▶ _Source text_:

╭──

25.1 Artificial Neuron: Activation Functions

A neuro \(z_k\) has incoming edges from neurons \(x_1,\cds,x_d\). Let \(x_i\) denotes neuron \(i\), and also the value of that neuron. The net input at \(z_k\), denoted \(net_k\), is given as the weighted sum

Note

\(net_k=b_k+\sum_{i=1}^dw_{ik}\cd x_i=b_k+\w^T\x\)

where \(\w_k=(w_{1k},w_{2k},\cds,w_{dk})^T\in\R^d\) and \(\x=(x_1,x_2,\cds,x_d)^T\in\R^d\) is an input point. Notice that \(x_0\) is a special bias neuron whose value is always fixed at 1, and the weight from \(x_0\) to \(z_k\) is \(b_k\), which specifies the bias term for the neuron. Finally, the output value of \(z_k\) is given as some activation function, \(f(\cd)\), applied to the net input at \(z_k\)

\[z_k=f(net_k)\]

The value \(z_k\) is then passed along the outgoing edges from \(z_k\) to other neurons.

Linear/Identity Function:

\[f(net_k)=net_k\]

Step Function:

\[\begin{split}f(net_k)=\left\{\begin{array}{lr}1\quad\rm{if\ }net_k\leq 0\\0\quad\rm{if\ }net_k>0\end{array}\right.\end{split}\]

Rectified Linear Unit (ReLU):

\[\begin{split}f(net_k)=\left\{\begin{array}{lr}1\quad\rm{if\ }net_k\leq 0\\net_k\quad\rm{if\ }net_k>0\end{array}\right.\end{split}\]

An alternative expression for the ReLU activation is given as \(f(net_k)=\max\{0,net_k\}\).

Sigmoid:

\[f(net_k)=\frac{1}{1+\exp\{-net_k\}}\]

Hyperbolic Tangent (tanh):

\[f(net_k)=\frac{\exp\{net_k\}-\exp\{-net_k\}}{\exp\{net_k\}+\exp\{-net_k\}}= \frac{\exp\{2\cd net_k\}-1}{\exp\{2\cd net_k\}+1}\]

Softmax:

Softmax is mainly used at the output layer in a neural network, and unlike the other functions it depends not only on the net input at neuron \(k\), but it depends on the net signal at all other neurons in the output layer. Thus, given the net input vector, \(\bs{\rm{net}}=(net_1,net_2,\cds,net_p)^T\), for all the \(p\) output neurons, the output of the softmax function for the \(k\)th neuron is given as

\[f(net_k|\bs{\rm{net}})=\frac{\exp\{net_k\}}{\sum_{i=1}^p\exp\{net_i\}}\]

25.1.1 Derivatives for Activation Functions

Linear/Identity Function:

\[\frac{\pd f(net_j)}{\pd net_j}=1\]

Step Function:

The step function has a derivative of 0 everywhere except for the discontinuity at 0, where the derivative is \(\infty\).

╰──

▶ _Problem set_:
#1 Answer these questions about the text on activation functions, each on its own line.
(a) At what value is the bias neuron \(x_0\) always fixed?
(b) In which layer of a neural network is softmax mainly used?
(c) What is the derivative of the step function everywhere except at the discontinuity at 0?
#2 Transcribe the text on activation functions between "25.1 Artificial Neuron: Activation" and "to other neurons.", inclusive.
#3 Go on with the text on activation functions from the point where it stops.

▶ _Data to examine_:
╭──

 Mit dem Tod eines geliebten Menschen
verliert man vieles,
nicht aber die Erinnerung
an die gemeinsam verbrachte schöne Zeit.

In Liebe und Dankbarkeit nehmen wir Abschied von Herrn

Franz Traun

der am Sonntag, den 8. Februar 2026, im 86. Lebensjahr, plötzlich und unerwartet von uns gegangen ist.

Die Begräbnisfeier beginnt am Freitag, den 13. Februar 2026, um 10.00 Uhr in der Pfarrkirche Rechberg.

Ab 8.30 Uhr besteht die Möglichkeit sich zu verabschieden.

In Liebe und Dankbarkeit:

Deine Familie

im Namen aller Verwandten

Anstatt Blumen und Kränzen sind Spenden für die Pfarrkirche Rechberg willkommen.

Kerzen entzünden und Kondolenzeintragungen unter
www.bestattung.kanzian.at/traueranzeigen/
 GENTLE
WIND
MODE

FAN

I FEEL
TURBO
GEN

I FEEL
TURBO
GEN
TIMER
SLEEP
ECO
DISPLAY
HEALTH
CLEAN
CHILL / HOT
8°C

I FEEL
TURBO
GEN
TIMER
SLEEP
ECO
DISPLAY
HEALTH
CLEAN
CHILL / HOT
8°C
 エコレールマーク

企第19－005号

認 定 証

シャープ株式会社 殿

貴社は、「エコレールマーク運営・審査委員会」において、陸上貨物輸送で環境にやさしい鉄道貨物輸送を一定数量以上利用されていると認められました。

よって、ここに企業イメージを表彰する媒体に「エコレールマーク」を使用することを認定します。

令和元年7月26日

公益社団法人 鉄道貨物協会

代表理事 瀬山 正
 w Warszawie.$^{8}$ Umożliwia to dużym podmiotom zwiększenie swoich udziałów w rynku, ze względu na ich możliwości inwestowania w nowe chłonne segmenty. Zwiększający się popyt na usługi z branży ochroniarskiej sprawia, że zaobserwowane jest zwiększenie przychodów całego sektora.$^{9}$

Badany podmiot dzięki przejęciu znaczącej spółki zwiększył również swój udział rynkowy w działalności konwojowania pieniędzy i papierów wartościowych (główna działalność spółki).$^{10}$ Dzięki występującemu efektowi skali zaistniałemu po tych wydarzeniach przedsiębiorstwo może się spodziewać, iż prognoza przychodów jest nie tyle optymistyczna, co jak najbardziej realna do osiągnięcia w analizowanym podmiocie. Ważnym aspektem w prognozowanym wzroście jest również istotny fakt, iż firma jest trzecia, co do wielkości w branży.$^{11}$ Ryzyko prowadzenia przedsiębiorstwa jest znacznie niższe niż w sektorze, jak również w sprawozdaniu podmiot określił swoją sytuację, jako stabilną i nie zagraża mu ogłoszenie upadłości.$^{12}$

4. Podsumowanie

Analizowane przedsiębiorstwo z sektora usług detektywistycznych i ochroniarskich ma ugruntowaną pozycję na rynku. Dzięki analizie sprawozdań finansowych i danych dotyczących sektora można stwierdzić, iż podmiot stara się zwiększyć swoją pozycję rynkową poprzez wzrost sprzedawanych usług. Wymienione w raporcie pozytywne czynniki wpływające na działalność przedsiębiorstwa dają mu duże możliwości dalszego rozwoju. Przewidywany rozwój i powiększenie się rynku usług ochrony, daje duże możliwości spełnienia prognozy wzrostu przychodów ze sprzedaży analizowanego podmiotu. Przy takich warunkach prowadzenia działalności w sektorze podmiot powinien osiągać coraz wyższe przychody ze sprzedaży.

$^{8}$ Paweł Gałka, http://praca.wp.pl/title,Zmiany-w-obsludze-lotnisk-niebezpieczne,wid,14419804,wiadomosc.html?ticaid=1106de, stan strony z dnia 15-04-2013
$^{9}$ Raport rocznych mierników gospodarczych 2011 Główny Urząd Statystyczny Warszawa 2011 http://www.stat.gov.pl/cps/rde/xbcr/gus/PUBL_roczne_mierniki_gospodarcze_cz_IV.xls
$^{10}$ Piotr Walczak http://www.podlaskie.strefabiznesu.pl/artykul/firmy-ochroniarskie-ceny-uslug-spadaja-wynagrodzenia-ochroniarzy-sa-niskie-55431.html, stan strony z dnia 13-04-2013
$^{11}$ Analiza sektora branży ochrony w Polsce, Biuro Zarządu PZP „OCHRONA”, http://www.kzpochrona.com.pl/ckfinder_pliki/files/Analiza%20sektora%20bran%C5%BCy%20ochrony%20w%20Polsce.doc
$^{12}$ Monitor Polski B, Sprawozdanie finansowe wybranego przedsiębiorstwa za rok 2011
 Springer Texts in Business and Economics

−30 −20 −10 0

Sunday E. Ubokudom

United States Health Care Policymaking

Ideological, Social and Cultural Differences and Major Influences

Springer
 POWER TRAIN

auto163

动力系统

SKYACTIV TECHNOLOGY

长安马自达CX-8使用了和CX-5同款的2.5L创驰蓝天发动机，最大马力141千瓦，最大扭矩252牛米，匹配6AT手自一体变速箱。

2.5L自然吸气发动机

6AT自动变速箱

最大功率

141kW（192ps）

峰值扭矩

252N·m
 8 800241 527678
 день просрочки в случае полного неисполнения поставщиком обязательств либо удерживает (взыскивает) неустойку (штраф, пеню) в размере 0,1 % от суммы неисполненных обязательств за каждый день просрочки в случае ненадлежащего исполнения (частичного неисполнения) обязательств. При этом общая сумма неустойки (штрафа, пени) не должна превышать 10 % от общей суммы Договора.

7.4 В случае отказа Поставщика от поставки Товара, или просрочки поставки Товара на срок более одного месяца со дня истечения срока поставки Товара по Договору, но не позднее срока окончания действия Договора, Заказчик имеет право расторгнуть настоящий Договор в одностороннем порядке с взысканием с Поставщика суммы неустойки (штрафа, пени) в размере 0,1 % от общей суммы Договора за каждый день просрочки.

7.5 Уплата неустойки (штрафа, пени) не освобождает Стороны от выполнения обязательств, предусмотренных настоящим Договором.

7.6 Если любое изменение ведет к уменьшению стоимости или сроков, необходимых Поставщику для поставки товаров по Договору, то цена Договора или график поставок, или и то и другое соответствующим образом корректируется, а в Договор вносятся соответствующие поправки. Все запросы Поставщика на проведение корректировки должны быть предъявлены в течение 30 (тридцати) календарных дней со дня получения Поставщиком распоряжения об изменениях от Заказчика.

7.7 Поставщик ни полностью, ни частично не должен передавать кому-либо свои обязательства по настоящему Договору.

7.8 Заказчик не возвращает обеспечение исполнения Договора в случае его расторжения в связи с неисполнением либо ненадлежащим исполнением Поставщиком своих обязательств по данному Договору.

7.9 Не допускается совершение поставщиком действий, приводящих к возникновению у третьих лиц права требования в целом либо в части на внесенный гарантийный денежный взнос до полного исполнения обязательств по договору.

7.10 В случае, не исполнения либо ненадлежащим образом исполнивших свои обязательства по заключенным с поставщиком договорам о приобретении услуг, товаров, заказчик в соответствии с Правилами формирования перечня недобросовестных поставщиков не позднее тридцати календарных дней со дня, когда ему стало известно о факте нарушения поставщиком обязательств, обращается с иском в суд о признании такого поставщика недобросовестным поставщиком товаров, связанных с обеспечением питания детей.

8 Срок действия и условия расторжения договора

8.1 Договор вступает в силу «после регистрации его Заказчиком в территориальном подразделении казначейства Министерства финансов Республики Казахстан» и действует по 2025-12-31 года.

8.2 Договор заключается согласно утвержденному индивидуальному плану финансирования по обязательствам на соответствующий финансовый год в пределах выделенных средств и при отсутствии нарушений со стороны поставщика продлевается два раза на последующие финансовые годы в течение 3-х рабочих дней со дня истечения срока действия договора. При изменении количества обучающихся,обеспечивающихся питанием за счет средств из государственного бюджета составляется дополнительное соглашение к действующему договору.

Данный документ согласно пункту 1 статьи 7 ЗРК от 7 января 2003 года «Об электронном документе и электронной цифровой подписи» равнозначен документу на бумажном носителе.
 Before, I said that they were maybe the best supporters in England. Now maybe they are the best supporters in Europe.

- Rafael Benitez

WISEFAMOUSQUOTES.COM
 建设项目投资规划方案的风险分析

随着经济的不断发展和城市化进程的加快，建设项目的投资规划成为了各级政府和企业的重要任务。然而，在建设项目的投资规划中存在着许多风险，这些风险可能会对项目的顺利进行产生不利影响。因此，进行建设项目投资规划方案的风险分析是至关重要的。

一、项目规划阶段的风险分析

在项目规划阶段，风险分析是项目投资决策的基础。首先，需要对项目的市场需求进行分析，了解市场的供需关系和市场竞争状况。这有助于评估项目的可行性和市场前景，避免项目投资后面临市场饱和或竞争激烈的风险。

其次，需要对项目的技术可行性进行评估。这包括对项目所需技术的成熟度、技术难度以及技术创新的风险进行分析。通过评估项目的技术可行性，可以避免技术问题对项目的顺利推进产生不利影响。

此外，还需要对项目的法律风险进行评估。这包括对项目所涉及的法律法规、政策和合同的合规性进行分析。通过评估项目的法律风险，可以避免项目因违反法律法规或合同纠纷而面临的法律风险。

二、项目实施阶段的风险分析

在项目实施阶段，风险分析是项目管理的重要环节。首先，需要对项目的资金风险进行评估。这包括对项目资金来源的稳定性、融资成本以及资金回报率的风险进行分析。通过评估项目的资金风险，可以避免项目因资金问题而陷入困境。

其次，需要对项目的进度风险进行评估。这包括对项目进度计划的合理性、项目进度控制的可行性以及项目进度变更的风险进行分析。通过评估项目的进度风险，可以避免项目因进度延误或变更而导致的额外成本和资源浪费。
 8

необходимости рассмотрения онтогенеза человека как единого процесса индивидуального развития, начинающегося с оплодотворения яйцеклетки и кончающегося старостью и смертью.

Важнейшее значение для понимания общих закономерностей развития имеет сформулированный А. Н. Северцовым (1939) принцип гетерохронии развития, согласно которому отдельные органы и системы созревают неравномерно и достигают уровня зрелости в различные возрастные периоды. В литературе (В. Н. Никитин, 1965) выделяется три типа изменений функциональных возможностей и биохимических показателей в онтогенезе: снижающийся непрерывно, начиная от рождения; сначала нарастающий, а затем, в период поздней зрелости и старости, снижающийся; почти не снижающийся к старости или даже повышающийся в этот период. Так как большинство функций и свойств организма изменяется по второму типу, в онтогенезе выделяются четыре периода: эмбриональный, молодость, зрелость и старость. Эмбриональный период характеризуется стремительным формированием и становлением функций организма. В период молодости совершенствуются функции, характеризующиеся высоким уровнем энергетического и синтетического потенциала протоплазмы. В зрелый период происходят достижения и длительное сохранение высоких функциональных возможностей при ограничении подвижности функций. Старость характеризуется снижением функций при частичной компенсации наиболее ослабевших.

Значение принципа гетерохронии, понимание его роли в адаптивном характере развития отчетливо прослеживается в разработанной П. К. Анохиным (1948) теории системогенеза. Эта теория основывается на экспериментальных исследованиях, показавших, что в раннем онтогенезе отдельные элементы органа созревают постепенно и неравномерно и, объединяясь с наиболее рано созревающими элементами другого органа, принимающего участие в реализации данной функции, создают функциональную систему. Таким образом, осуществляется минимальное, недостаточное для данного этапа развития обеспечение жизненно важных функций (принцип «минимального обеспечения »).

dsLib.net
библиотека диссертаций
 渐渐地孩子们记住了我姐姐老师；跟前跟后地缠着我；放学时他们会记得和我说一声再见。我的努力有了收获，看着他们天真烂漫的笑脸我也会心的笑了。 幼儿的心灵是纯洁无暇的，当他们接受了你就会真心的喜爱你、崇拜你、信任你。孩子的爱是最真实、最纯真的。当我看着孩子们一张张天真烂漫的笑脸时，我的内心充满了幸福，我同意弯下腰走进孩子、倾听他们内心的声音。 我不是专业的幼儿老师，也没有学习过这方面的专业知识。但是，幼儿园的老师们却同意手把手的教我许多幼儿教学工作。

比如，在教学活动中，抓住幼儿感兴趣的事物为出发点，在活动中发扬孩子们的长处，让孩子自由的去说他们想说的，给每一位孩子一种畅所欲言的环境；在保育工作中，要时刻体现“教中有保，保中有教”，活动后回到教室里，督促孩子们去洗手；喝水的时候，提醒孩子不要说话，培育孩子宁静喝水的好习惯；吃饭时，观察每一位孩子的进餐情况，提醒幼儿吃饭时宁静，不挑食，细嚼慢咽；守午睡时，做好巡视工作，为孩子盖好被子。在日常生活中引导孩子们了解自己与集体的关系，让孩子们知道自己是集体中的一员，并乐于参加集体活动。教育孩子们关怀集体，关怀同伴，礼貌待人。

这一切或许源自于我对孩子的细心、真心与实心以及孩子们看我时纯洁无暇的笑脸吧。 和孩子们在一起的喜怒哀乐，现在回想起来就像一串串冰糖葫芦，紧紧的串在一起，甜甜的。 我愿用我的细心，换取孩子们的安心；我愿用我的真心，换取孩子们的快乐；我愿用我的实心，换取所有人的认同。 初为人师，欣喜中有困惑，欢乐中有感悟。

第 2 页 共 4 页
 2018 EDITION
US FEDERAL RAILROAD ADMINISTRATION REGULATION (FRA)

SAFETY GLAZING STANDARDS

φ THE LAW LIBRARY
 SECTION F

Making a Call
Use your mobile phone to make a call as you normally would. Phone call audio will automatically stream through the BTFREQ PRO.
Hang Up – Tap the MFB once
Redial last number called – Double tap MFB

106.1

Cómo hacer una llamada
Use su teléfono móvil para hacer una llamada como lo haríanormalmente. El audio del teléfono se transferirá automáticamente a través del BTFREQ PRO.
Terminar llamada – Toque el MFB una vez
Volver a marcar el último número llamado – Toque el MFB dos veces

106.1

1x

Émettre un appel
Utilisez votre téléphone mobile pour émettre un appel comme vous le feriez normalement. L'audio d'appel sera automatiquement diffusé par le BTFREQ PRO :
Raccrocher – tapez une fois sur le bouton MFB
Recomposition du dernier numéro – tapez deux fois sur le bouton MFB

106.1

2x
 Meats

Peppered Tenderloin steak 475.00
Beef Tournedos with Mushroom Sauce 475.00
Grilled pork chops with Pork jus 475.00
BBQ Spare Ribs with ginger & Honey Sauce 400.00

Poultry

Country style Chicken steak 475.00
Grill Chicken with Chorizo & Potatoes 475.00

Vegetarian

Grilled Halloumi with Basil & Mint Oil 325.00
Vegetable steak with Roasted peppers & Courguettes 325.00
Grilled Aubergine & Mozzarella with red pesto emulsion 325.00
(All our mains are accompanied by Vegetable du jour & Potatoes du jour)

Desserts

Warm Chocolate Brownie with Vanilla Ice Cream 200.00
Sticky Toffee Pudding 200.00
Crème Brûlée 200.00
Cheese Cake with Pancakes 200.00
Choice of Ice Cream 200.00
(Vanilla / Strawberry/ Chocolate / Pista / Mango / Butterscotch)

╰──

▶ _Results of the exercise_:
#1
(a) 1
(b) The output layer
(c) 0

#2
25.1 Artificial Neuron: Activation Functions

A neuro \(z_k\) has incoming edges from neurons \(x_1,\cds,x_d\). Let \(x_i\) denotes neuron \(i\), and also the value of that neuron. The net input at \(z_k\), denoted \(net_k\), is given as the weighted sum

Note

\(net_k=b_k+\sum_{i=1}^dw_{ik}\cd x_i=b_k+\w^T\x\)

where \(\w_k=(w_{1k},w_{2k},\cds,w_{dk})^T\in\R^d\) and \(\x=(x_1,x_2,\cds,x_d)^T\in\R^d\) is an input point. Notice that \(x_0\) is a special bias neuron whose value is always fixed at 1, and the weight from \(x_0\) to \(z_k\) is \(b_k\), which specifies the bias term for the neuron. Finally, the output value of \(z_k\) is given as some activation function, \(f(\cd)\), applied to the net input at \(z_k\)

\[z_k=f(net_k)\]

The value \(z_k\) is then passed along the outgoing edges from \(z_k\) to other neurons.

#3
Rectified Linear Unit (ReLU):

\[\begin{split}\frac{\pd f(net_k)}{\pd net_j}=\left\{\begin{array}{lr}0\quad\rm{if\ }net_j\leq 0\\1\quad\rm{if\ }net_k>0\end{array}\right.\end{split}\]

At 0, we can set the derivative to be any value in the range \([0,1]\).

Sigmoid:

\[\frac{\pd f(net_j)}{\pd net_j}=f(net_j)\cd (1-f(net_j))\]

Hyperbolic Tangent (tanh):

\[\frac{\pd f(net_j)}{\pd net_j}=1-f(net_j)^2\]

Softmax:

Since softmax is used at the output layer, if we denote the \(i\)th output neuron as \(o_i\), then \(f(net_i)=o_i\).

\[\begin{split}\frac{\pd f(net_j|\bs{\rm{net}})}{\pd net_k}=\frac{\pd o_j}{\pd net_k}= \left\{\begin{array}{lr}o+j\cd(1-o_j)\quad\rm{if\ }k=j\\ -o_k\cd o_j\quad\quad\quad\quad\rm{if\ }k\ne j\end{array}\right.\end{split}\]

25.2 Neural Networks: Regression and Classification

25.2.1 Regression

Consider the multiple (linear) regression problem, where given an input \(\x_i\in\R^d\), the goal is to predict the response as follows:

\[\hat{y_i}=b+w_1x_{i1}+w_2x_{i2}+\cds+w_dx_{id}\]

Given a training data \(\D\) comprising \(n\) points \(\x_i\) in a \(d\)-dimensional space, along with their corresponding true response value \(y_i\), the bias and weights for linear regression are chosen so as to minimize the sum of squared errors between the true and predicted response over all data points

\[SSE=\sum_{i=1}^n(y_i-\hat{y_i})^2\]

A neural network with \(d+1\) input neurons \(x_0,x_1,\cds,x_d\), including the bias neuron \(x_0=1\), and a single output neuron \(o\), all with identity activation functions and with \(\hat{y}=o\), represents the exact same model as multiple linear regression. Wereas the multiple regression problem has a closed form solution, neural networks learn the bias and weights via a gradient descent approach that minimizes the squared error.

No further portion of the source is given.